In einem zweiten Fall beschrieb eine Lehrkraft eine teilnahmslos wirkende Schülerin, die häufig nach Unterrichtsschluss herumtrödelt und mit scheinbar belanglosen Themen den engen Kontakt zur Lehrkraft sucht – ärgerlicherweise besonders auch dann, wenn Pausenaufsichten schnelle Raumwechsel erfordern. Auch für dieses Verhalten suchte die Gruppe auf der Basis der neu gewonnenen Informationen konstruktive Lösungsansätze. Offenbar signalisiere das Kind hier einen Kommunikationsbedarf, der entweder mit der Lehrkraft in der Pause abgedeckt werden könnte oder eventuell durch eine neu zu gründende AG.

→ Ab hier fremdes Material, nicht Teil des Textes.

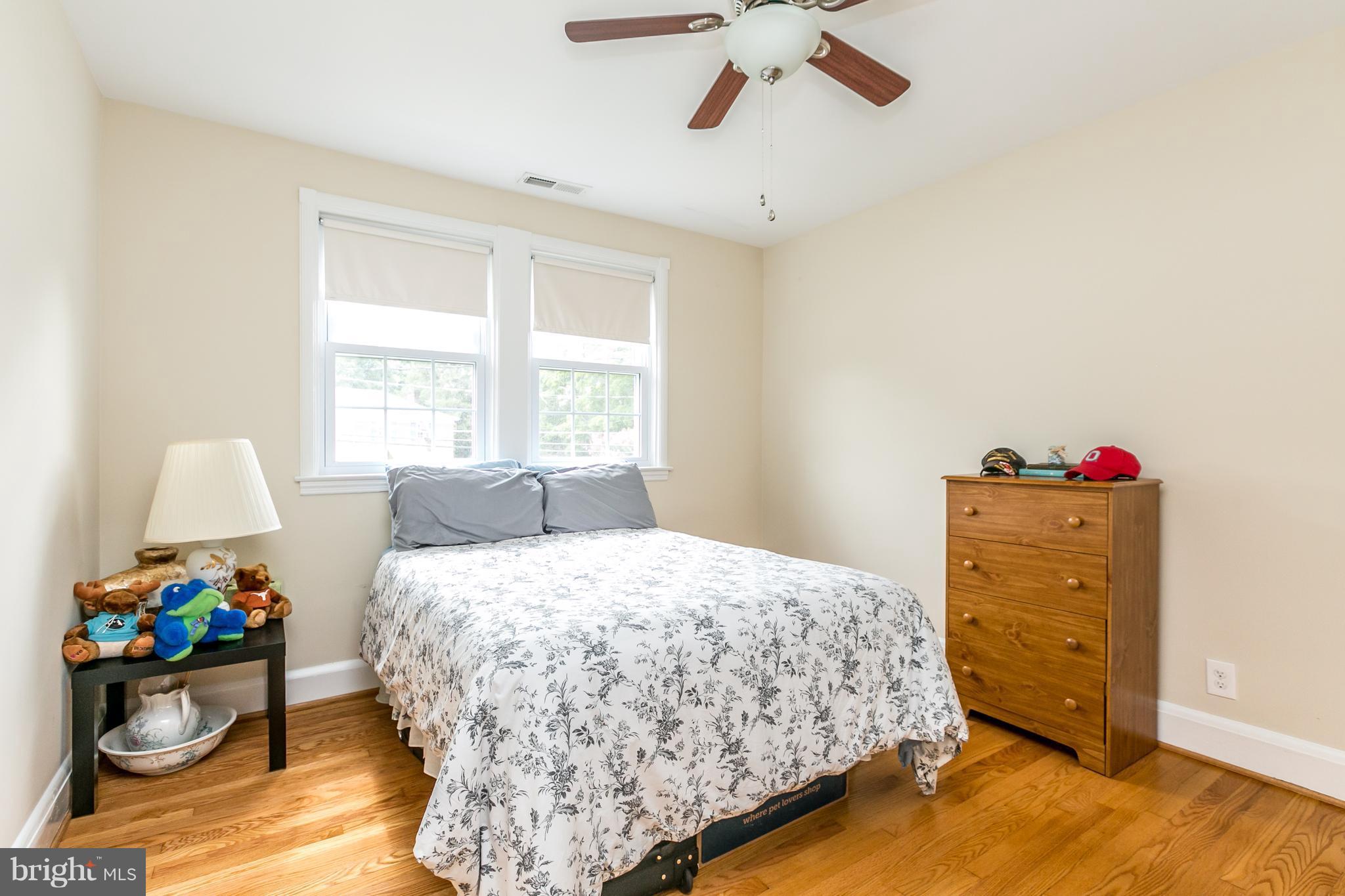 215 Dumbarton Road Baltimore, MD 21212 - Photo 15 of 30 a bedroom with a bed and wooden floor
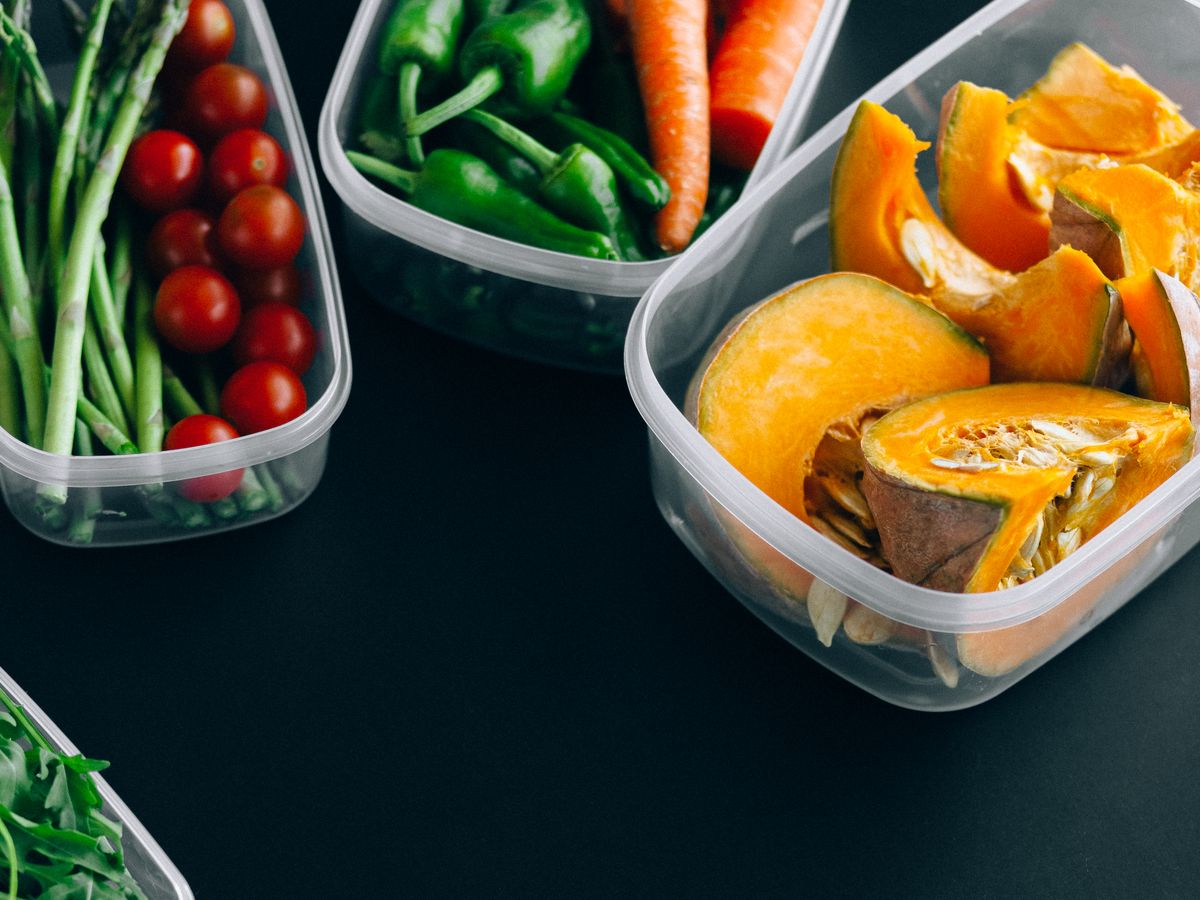 Three plastic containers of fresh vegetables and pumpkin stored for meal prep in the refrigerator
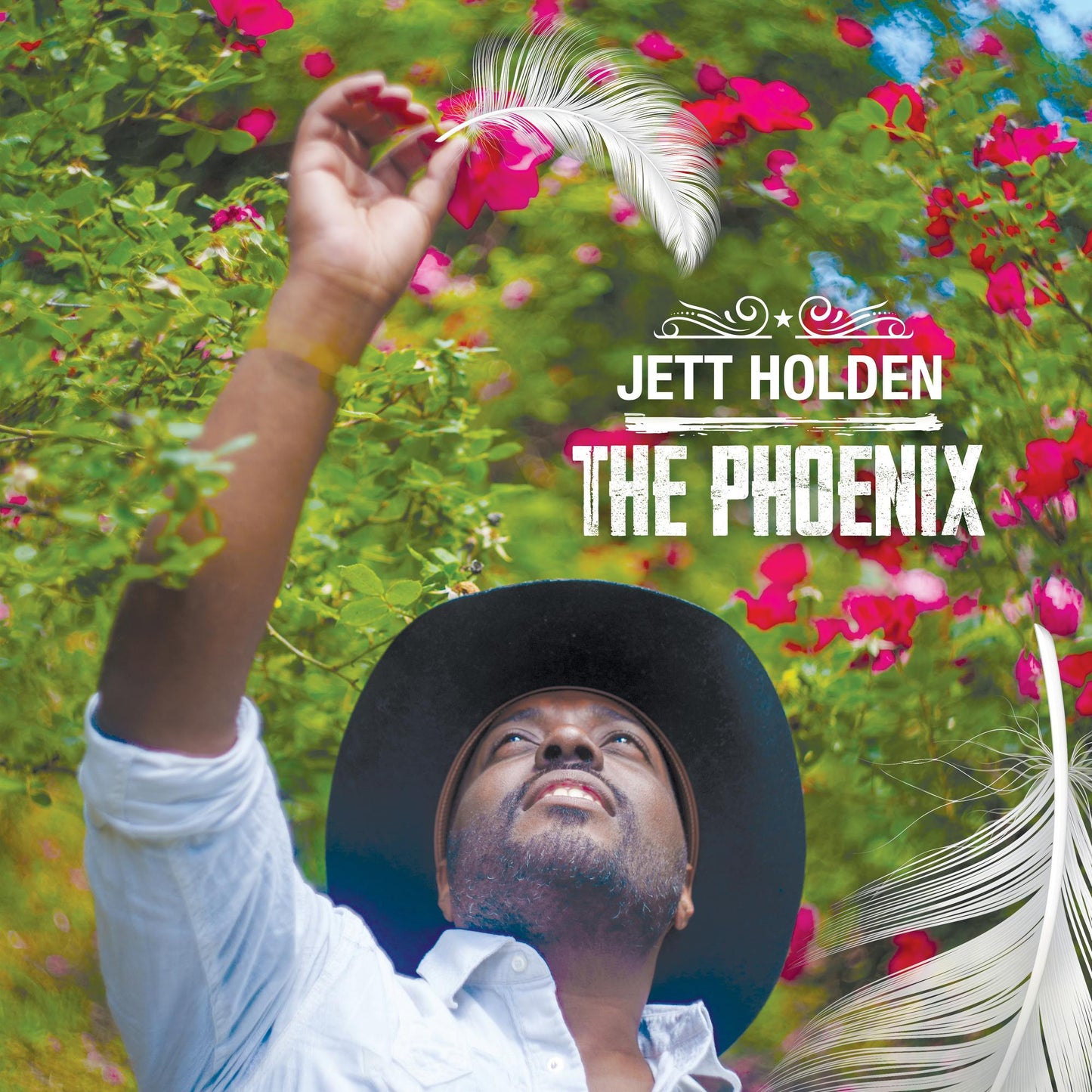 Album cover featuring a man in a hat looking up amidst roses and feathers.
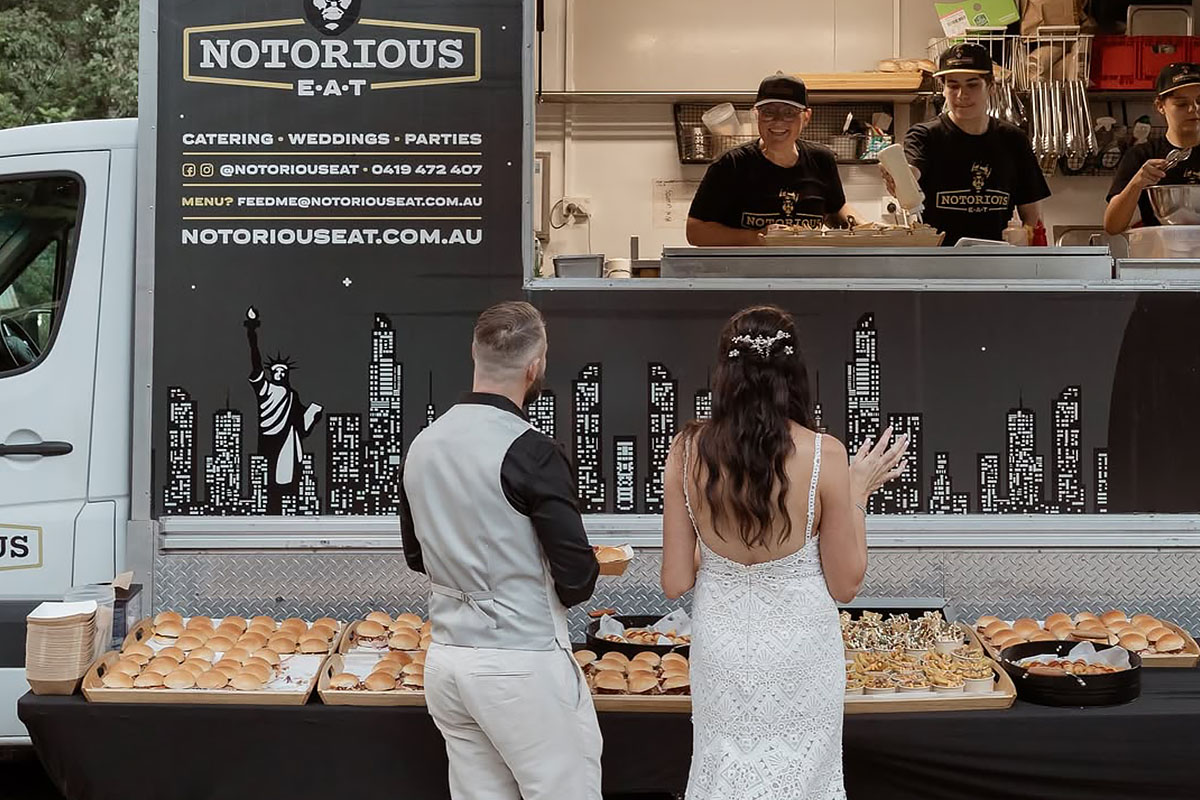 Bride and groom standing in front of food trucks at Midginbil Eco Resort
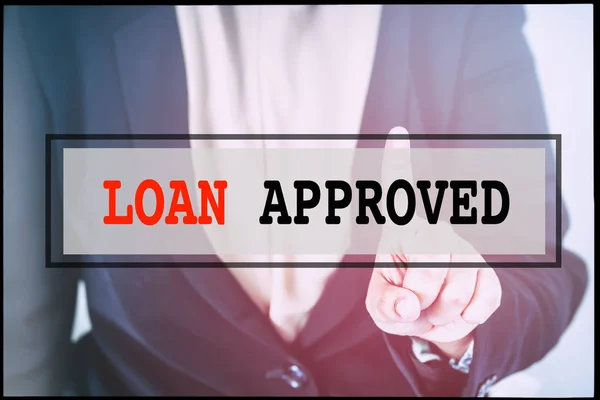 Hand and text LOAN APPROVED with vintage background. Technology concept.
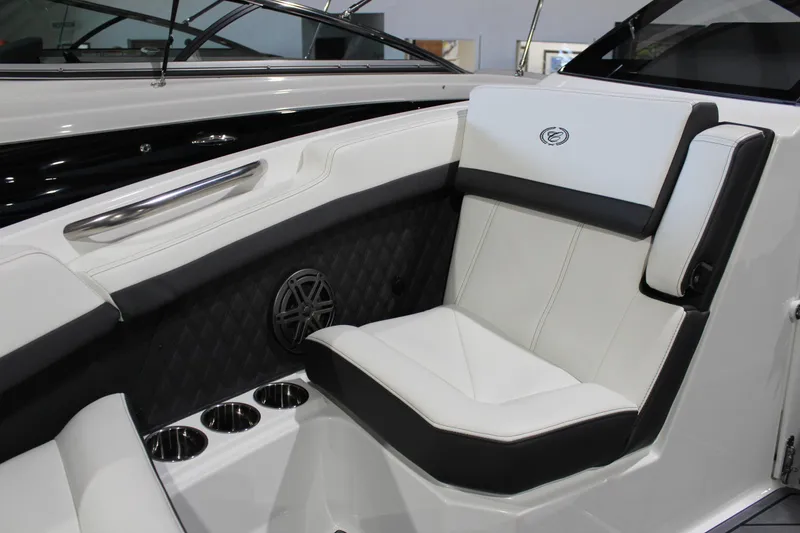 Slide: The Image of Luxurious seating in 2025 Cobalt R6 boat with cup holders and speaker. - 36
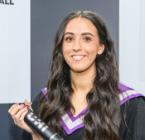 A smiling woman wearing a graduation gown and hood, holding a degree scroll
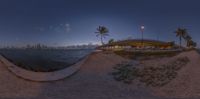 an elevated walkway stretches into the ocean at twilight by a beach with palm trees and buildings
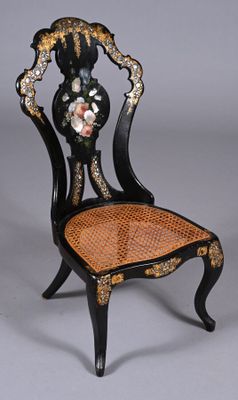 a black chair with a floral design on the back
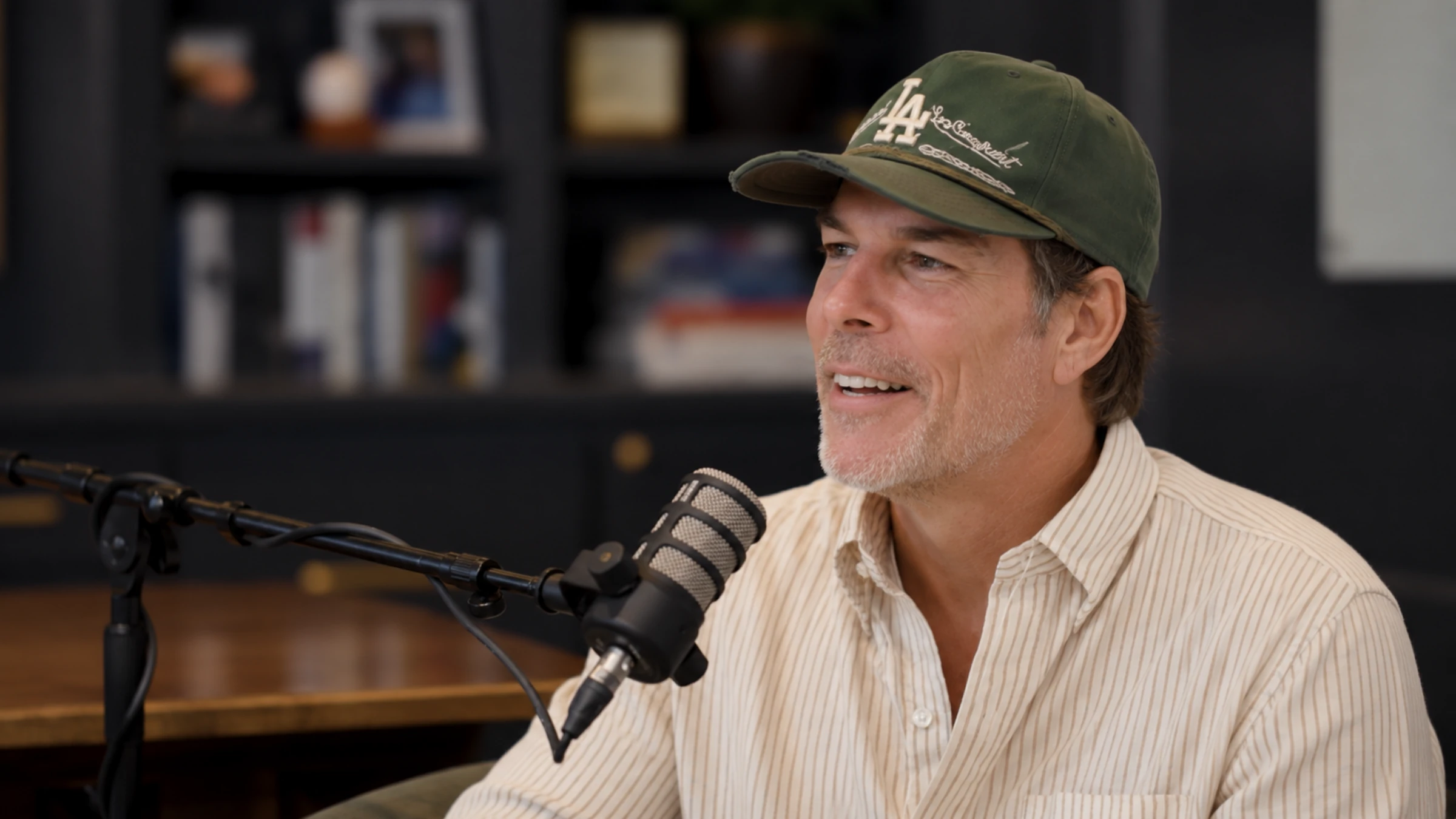 Jason Wenk wearing a green Los Angeles Dodgers cap, angled toward a podcast microphone.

Grundsätzlich beklagten die Teilnehmerinnen und Teilnehmer, die in Schulen sowie kirchlichen und städtischen Beratungsstellen mit zugewanderten Kindern und Jugendlichen arbeiten, dass häufig die Zeit und das Hintergrundwissen für zielführende pädagogische Interventionen fehlt. Die Teilnehmerinnen und Teilnehmer dankten daher für das Seminar und äußerten daher den Wunsch nach weiteren Fortbildungen zum Thema.

Die Online-Fortbildung im Rahmen des Projekts fokus4 wurde finanziell gefördert durch den europäischen Asyl-, Migrations- und Integrationsfonds (AMIF).